Sooners in hurry to score points

OU likes to pick up pace on offense

? The whistle blows and the play is over, yet there’s no time to relax with the way No. 6 Oklahoma attacks on offense.

Oklahoma quarterback Landry Jones (12) throws from the pocket against Texas in this file photo from Oct. 2 at the Cotton Bowl in Dallas. The Sooners are picking apart defenses again with their hurry-up offense.

The end of one play means it’s time to move on to the next, as quickly as possible. Quarterback Landry Jones gets the play call from the sidelines, then hurriedly bounces from one lineman to the next to pass instructions along. Only a few seconds later, the ball is snapped.

If everything’s clicking, the defense hasn’t had time to set up yet.

This is no frantic two-minute drill brought on by a late deficit. The Sooners (5-0, 1-0 Big 12) are just as likely to move at the ultra-fast tempo in the first quarter of a scoreless game, just as they did in scoring their first touchdown in the 28-20 Red River Rivalry win against Texas two weeks ago.

When the timing seemed right, they sped things up again early in the fourth quarter and scored another touchdown against an unsettled Longhorns defense.

“You can see it on the defense’s faces,” tight end James Hanna said. “They’re starting to get confused or get tired from it.”

Oklahoma first went with the hurry-up offense back in 2008, using it to score an NCAA record 716 points. Sam Bradford ran the controls with precision and landed the Heisman Trophy with the massive numbers he was able to accumulate through added snaps.

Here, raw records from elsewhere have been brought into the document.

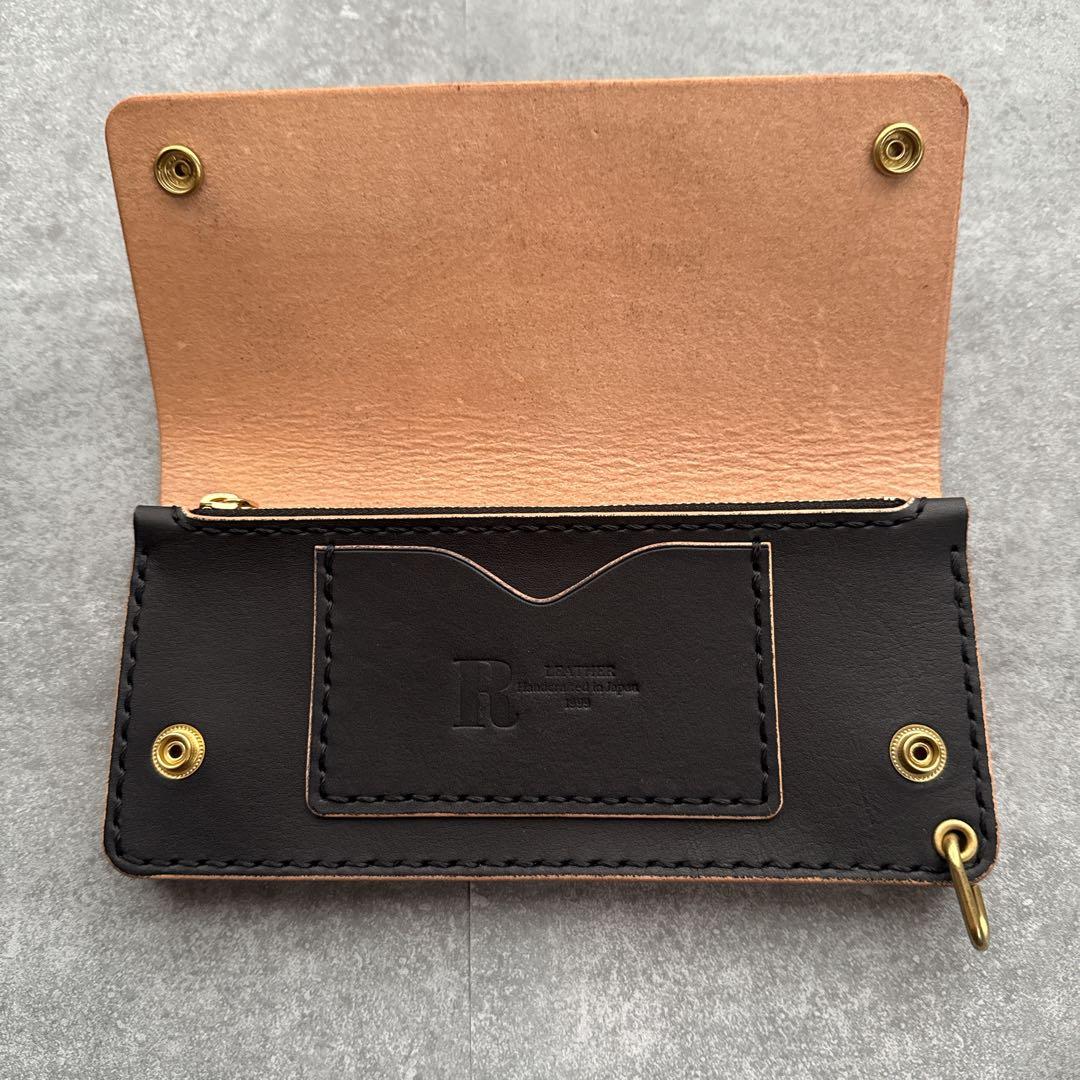 トラッカーウォレット　丘染めブラック　茶芯　3層　真鍮　長財布　ロングウォレット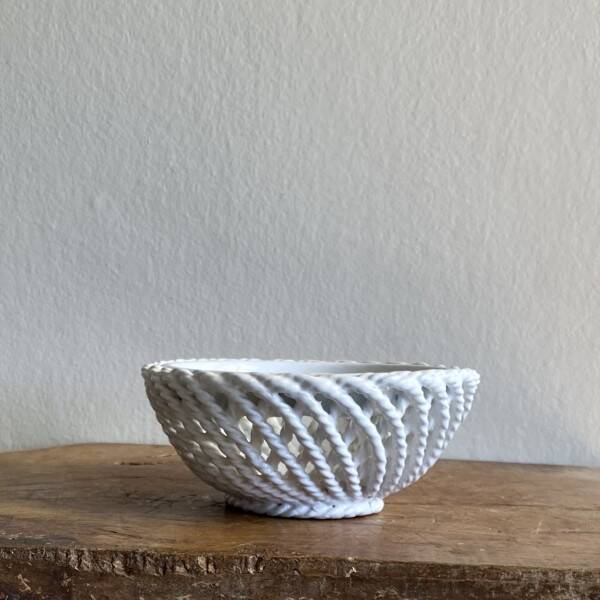 Braided ceramic bowl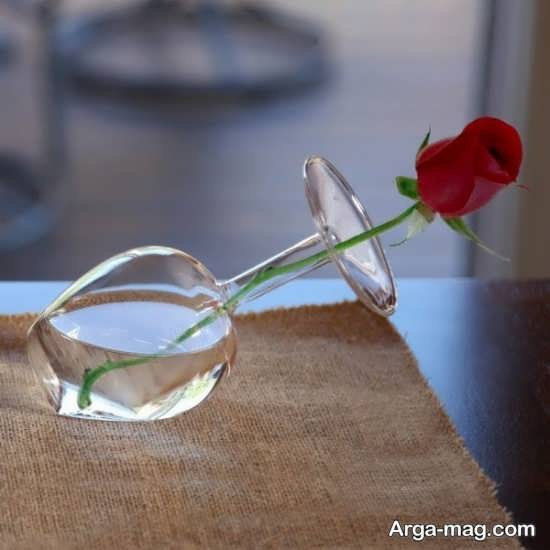 تزیین گلدان شیشه ای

Last year, the fast-break offense was rarely a factor. Bradford and a slew of other offensive starters missed extensive time with injuries, and their replacements couldn’t produce the same pace without costly mistakes.

In the offseason, finding that high gear again was a focal point. It started with getting players in the right condition to be able to play without breathers, then developed with rapid-fire repetitions in training camp.

“I feel like through two-a-days we definitely improved with our speed of it, and that helps tremendously because the defensive line can’t get set, they don’t know their calls, they don’t know what to do,” center Ben Habern said. “And it’s proven on tape that you can tell we kind of gash defenses a couple times when they’re not set.”

DeMarco Murray had touchdowns from 19 and 20 yards — his longest runs of the game — against Texas. On one 29-yard pass play against Cincinnati, the Sooners snapped the ball with a whopping 27 seconds left on the 40-second play clock. That pass set up an early touchdown, and Oklahoma went back to the hurry-up pace on a 92-yard scoring march in the third quarter of the 31-29 victory.